In the fight between these two wavers, this Sunday at the Foro Italico in Rome, the Russian prevails, more catlike when he plays the rest, more successful in the decisive moments, in the outcomes of each of the sleeves: double 7-5 .

More experienced, in short, since he already has 22 titles on the ATP circuit, five of them in this 2023, and has been the world leader in 2022, and has won a US Open and has been the most insistent of the members of the Next Gen , the most inquisitive when it comes to standing up to the decayed Big Three (Djokovic, Nadal and Federer).

Medvedev's display appeases Rune, who plays like Alcaraz, testing drop shots and lobs, exceptionally dynamic and daring on court, a guy who enjoys managing points, trying things, breaking the rules.
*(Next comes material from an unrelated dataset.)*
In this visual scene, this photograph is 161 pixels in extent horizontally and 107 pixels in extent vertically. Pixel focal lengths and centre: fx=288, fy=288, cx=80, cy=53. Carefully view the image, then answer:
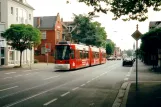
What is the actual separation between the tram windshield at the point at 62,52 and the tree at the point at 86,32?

His audacity weighs him down this time, but in no way limits him.

On the eve of the Grand Slam on clay, the Roland Garros whose small team starts this Monday, things seem to be mixed up on the current circuit.

Paris will not contemplate the prodigious Nadal, the only tennis player whose sculpture shines in the Roland Garros venue.

Nor will Federer appear, retired in tears a year ago, the world longs for him.

Djokovic has doubts, mired in a pothole on clay (in Monte Carlo Musetti knocked him out in the third round; in Banja Luka, Lajovic in the quarterfinals; in Rome, Rune, also in the quarterfinals).

And Alcaraz, who this Monday will dawn as the leader of the circuit, suffered exceptionally at the Mutua Madrid Open, before defeating Struff, and has crashed these days in Rome against the semi-unknown Marozsan.